A WIFE found out her husband had married another woman – when she spotted his wedding photographs on Facebook.
Bigamist Thomas Lee Hornsby originally got hitched in November 2010, but the pair separated just months later in February 2011, after he started an affair with Joanne Louise Henderson, Sunderland magistrates were told.
Hornsby, 37, started divorce proceedings last year with his first wife, but it was never formalised.
Hornsby and Ms Henderson got married in a ceremony on April 4 this year.
Sunderland Magistrates’ Court heard that Hornsby, of Florida Street, Pallion, had lied to a city registrar when planning his new nuptuals.

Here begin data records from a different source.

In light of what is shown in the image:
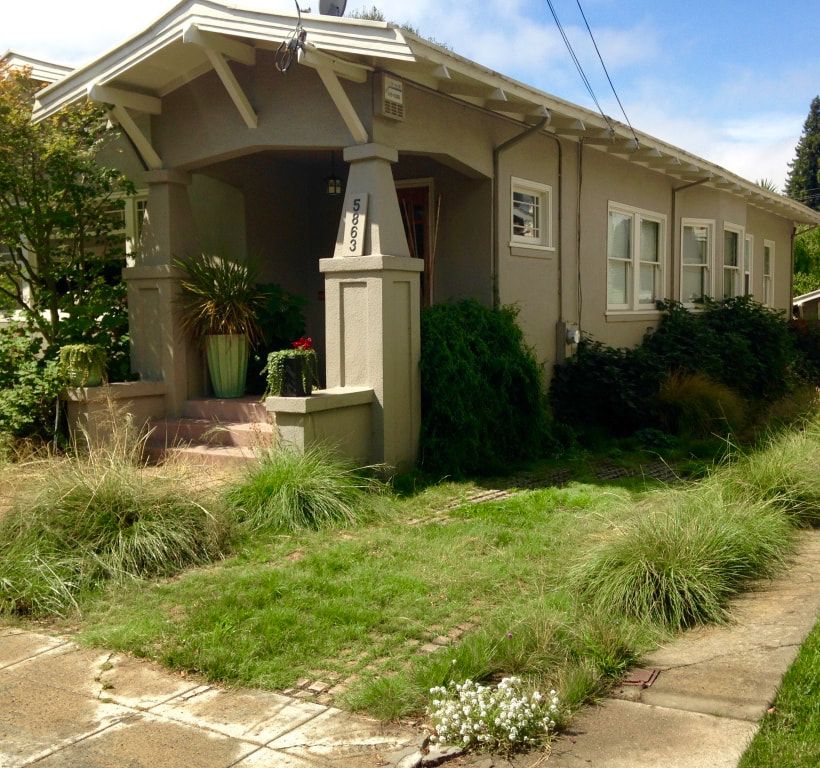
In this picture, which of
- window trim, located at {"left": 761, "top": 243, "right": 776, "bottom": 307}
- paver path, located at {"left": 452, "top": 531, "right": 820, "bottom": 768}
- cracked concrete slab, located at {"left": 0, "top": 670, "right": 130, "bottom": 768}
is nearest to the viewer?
paver path, located at {"left": 452, "top": 531, "right": 820, "bottom": 768}

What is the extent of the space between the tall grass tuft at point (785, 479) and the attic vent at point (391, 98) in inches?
173

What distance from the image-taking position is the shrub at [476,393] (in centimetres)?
877

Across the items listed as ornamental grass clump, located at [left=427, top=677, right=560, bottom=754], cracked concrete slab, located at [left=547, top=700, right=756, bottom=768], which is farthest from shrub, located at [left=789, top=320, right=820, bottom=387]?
ornamental grass clump, located at [left=427, top=677, right=560, bottom=754]

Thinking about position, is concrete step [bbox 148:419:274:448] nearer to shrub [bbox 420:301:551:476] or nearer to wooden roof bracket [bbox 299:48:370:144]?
shrub [bbox 420:301:551:476]

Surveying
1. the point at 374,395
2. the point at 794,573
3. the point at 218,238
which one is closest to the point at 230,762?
the point at 794,573

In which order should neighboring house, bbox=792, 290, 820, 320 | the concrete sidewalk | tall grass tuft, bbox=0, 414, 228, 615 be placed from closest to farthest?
the concrete sidewalk < tall grass tuft, bbox=0, 414, 228, 615 < neighboring house, bbox=792, 290, 820, 320

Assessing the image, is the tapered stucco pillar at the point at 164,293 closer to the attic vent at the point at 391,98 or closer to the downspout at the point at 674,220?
the attic vent at the point at 391,98

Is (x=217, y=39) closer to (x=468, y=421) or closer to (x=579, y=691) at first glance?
(x=468, y=421)

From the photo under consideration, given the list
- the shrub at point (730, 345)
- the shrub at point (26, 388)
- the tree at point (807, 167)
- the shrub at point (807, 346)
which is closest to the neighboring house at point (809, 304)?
the shrub at point (807, 346)

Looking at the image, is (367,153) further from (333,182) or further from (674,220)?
(674,220)

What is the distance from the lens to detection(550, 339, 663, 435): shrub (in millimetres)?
11273

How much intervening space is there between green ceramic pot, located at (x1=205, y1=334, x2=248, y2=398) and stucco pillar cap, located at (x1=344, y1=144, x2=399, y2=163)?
230cm

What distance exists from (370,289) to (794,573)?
4364 mm

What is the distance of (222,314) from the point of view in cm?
938
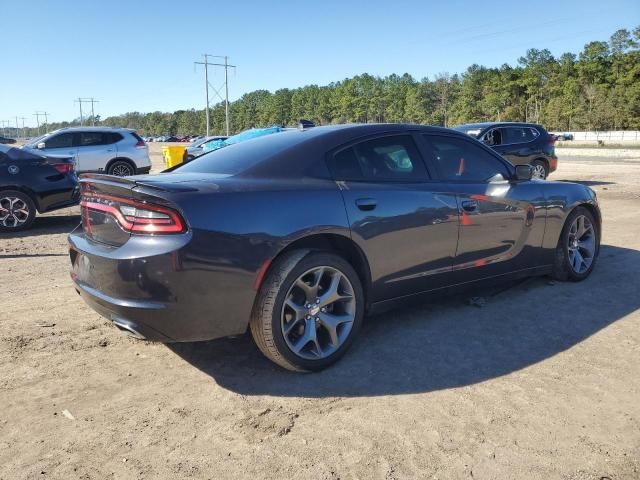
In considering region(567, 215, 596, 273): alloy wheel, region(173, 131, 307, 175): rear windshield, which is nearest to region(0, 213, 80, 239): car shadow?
region(173, 131, 307, 175): rear windshield

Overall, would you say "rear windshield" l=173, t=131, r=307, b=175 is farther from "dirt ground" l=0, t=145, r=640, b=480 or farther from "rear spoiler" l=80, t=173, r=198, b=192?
"dirt ground" l=0, t=145, r=640, b=480

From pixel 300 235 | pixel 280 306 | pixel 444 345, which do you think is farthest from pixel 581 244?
pixel 280 306

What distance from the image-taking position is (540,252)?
15.9 feet

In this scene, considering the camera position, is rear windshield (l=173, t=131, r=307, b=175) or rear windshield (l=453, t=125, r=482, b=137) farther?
rear windshield (l=453, t=125, r=482, b=137)

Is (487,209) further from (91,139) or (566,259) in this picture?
(91,139)

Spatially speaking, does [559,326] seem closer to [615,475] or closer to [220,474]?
[615,475]

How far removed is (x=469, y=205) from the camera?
416cm

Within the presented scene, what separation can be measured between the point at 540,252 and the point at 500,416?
2373 millimetres

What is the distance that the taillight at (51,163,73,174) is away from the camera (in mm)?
8812

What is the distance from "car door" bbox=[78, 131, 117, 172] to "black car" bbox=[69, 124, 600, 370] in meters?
11.7

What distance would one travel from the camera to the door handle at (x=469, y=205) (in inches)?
162

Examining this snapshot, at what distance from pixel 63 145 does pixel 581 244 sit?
13.2m

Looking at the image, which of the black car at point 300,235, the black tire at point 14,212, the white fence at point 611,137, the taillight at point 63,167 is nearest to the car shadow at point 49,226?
the black tire at point 14,212

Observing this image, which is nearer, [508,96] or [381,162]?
[381,162]
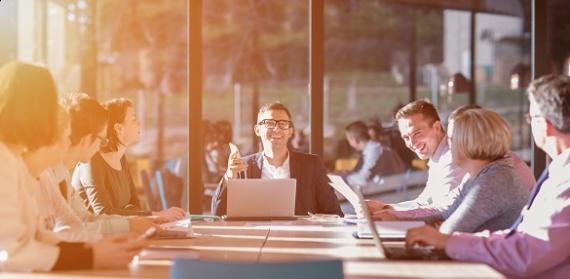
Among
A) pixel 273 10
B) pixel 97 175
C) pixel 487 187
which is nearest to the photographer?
pixel 487 187

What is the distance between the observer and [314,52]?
728 centimetres

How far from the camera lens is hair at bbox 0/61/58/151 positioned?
2.98m

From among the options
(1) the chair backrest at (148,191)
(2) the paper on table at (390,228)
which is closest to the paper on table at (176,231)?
(2) the paper on table at (390,228)

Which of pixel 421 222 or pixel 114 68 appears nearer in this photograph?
pixel 421 222

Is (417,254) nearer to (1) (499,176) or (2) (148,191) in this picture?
(1) (499,176)

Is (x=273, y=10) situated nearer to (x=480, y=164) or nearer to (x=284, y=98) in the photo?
(x=284, y=98)

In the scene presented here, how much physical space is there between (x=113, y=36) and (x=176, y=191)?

Prosecutor Rebecca Laverick told JPs: “A registrar at Sunderland Civic Centre said that she had had a meeting with the defendant and his new wife prior to the wedding ceremony.
“She said that they met on February 26 and went through the formalities.
“She questioned him about whether or not he had been previously married and he said no.”
A decree nisi was put in place in May 2012, but was not made absolute.
On seeing the photographs of him with his new bride, Hornsby’s first wife contacted police.
She then provided a statement saying she was “shocked and embarrassed” when found out about the deception.
Hornsby admitted in interview he had gone ahead with the ceremony knowing he was still married and pleaded guilty to the charge of bigamy at an earlier hearing.
Gavin Sword, defending, said: “There was no financial gain in this case and no immigration issues.
“I don’t think it (the wedding) can have come as any great surprise. They had been in a relationship for at least a year at this point.
“Whilst there was a deception to the registrar, I don’t think there was to either of the two ladies in this case.”
Hornsby’s marriage to Ms Henderson is void now that the deception has been uncovered.
Magistrates sentenced him to eight weeks in prison, suspended for six months.
Summing up, chairman of the bench Eric Reay told Hornsby, who has bipolar disorder: “The reason for this is the deliberate deception you put about in the lead up to your second marriage.
“You deceived the registrar, you deceived your first wife and your new wife.
“This was deliberate.
“You did not pursue that the decree nisi had gone fair enough.”